Дед принцессы Терезы, владетельный герцог, не составлял исключения из общего правила. Нельзя было не убедиться, что и он тоже заразился всеобщим шатанием мыслей и трусостью перед тем, что все называли духом времени, а принцесса Тереза считала ни чем иным как дьявольским наваждением.
Каждый день доносила она ему про какое-нибудь новое нарушение освященного временем и привычкою правила, но из этого ровно ничего не выходило: старик оказывался бессильным поддерживать дисциплину в стране.
– Вот уж скоро месяц, как можно беспрепятственно входить и выходить из города во всякое время дня и ночи, – с негодованием говорила она своей терпеливой слушательнице. – Стоит только сказаться знатным иностранцем или иностранкой да сунуть монету сторожу, и он настежь растворит ворота даже после полуночи. Мирные обыватели слышат, как мимо их окон, смеясь и громко болтая между собой, а иногда распевая богохульные песни, проходят окруженные лакеями с зажженными факелами развратники и развратницы, разодетые в пышные наряды, расшитые золотом, серебром и драгоценными каменьями. Какой соблазн для наших молодых девушек и женщин! Ни за что не поверю я, что они не подбегают к окнам и не выглядывают в щелки ставней на этот маскарад и что полупьяные франты (французы все пьяницы, это давно известно) не отпускали им пошлых комплиментов и двусмысленных bons mots. Какой разврат! Не правда ли? И уже сказываются последствия этой распущенности. Почтенный Федерман, органист, застал в своем саду секретаря маркиза Дюшателя. Бесстыжий юноша напевал что-то такое очень предосудительное фрау Федерман, если судить по тому, как она растерялась и покраснела при появлении мужа и как стремительно скрылся ее соблазнитель. Не добежал даже до калитки, перепрыгнул через забор и оставил на нем клочок разорванного о гвоздь кюлота. Как вам это нравится? А маленькая Мина, дочь аптекаря, вы слышали, она выходит замуж за повара мадам Дютейль? И, говорят, соединяться они будут по теперешней моде одним только гражданским браком, потому что этот повар, хотя и последовал за своей госпожой за границу, чтоб не потерять места, но в душе истый республиканец, поет «Марсельезу», когда господа его не слышат, и хранит в чемодане красный колпак. Колпак этот он многим показывал, на нем вышиты белыми нитками слова: «Свобода, равенство и братство или смерть». Бедная аптекарша плачет, говорят, с утра до вечера, да и муж ее в отчаянии: он боится потерять всех своих покупателей. Кому же охота пользоваться лекарством из аптеки, в которой поселился дьявол! И ничего не могут поделать с девочкой. Хотели было отправить ее на время в монастырь, но монахини отказались ее принять, побоялись скандала; ведь с такого отчаянного, как этот повар, все станется, он прямо объявил, что сумеет освободить невесту из какого угодно заточения, пусть только попробуют ее увезти. И он уже успел ее развратить; она влюблена в него, как кошка, и без всякого стыда заявляет, что на край света за ним пойдет…

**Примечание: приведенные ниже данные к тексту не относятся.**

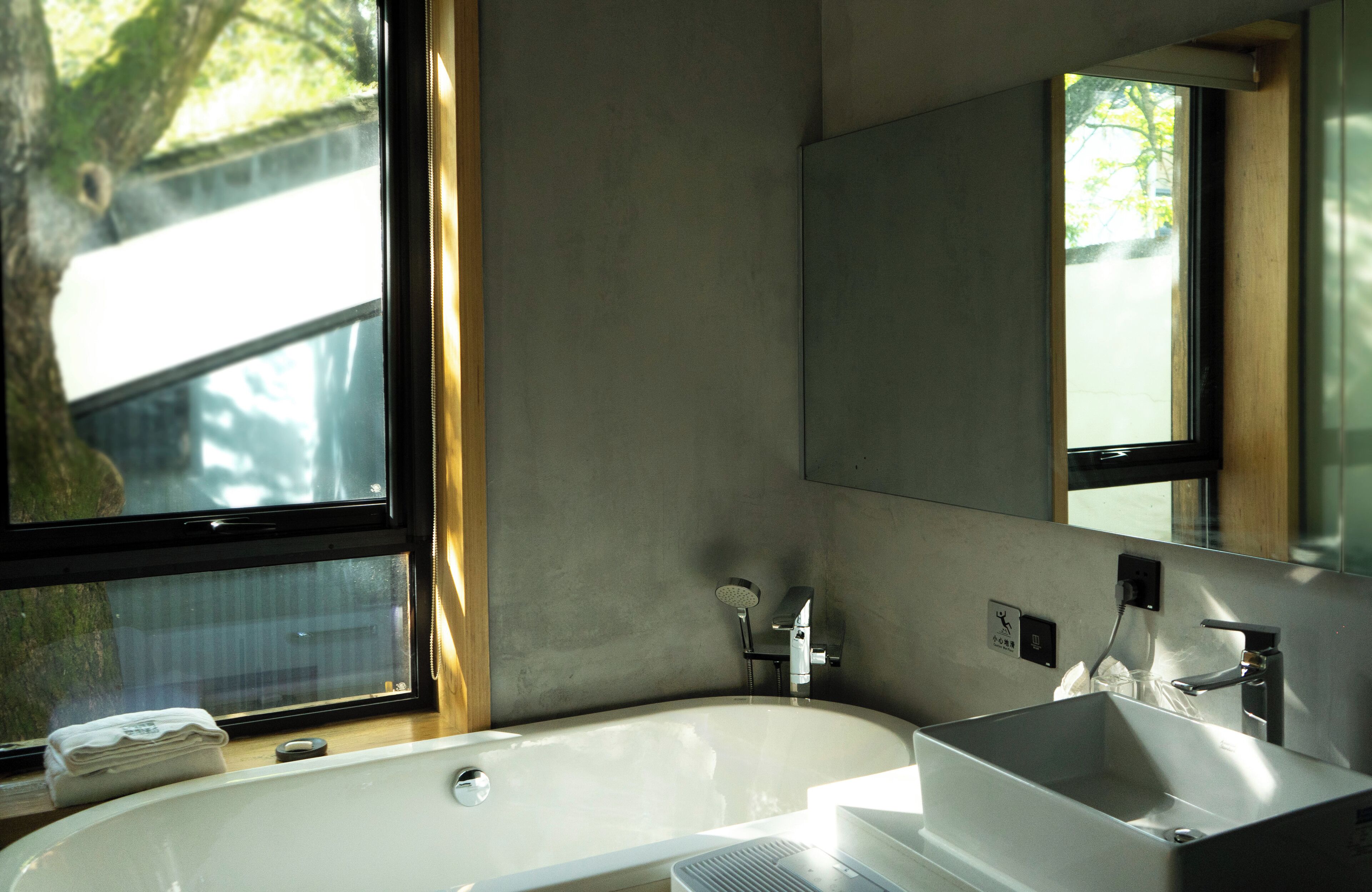 A modern bathroom with a large bathtub, a sink, and a mirror.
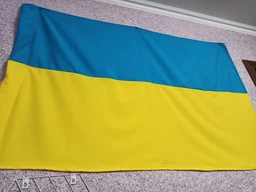 Флаг Украины из габардина, национальный флаг Украины с размерами 90см х 135см наружный, цвета синий и жёлтый фото от покупателей 12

Хорошо, что княгине были до тонкости известны нравы маленьких немецких дворов, – всякую другую на ее месте привела бы в недоумение страсть к сплетням, проявляемая принцессой Терезой, но княгиня ничему не удивлялась, она всему поддакивала, сочувствовала и советовала всегда только то, что было удобно и приятно исполнить.
Даже и тогда, когда в подозрениях своих против мужа принцесса добралась и до Клавдии, новая ее приятельница ни единым словом не потрудилась рассеять ее подозрения, а, напротив того, с печальной гримаской заявила, что действительно графиня Паланецкая замечательно хороша собой, умна, грациозна, а потому и опасна.
– Кокетка, должно быть, отчаянная, – заметила принцесса.
На это собеседница ее ответила только улыбкой, но улыбка эта была красноречивее всяких слов; она окончательно утвердила принцессу в справедливости ее подозрений.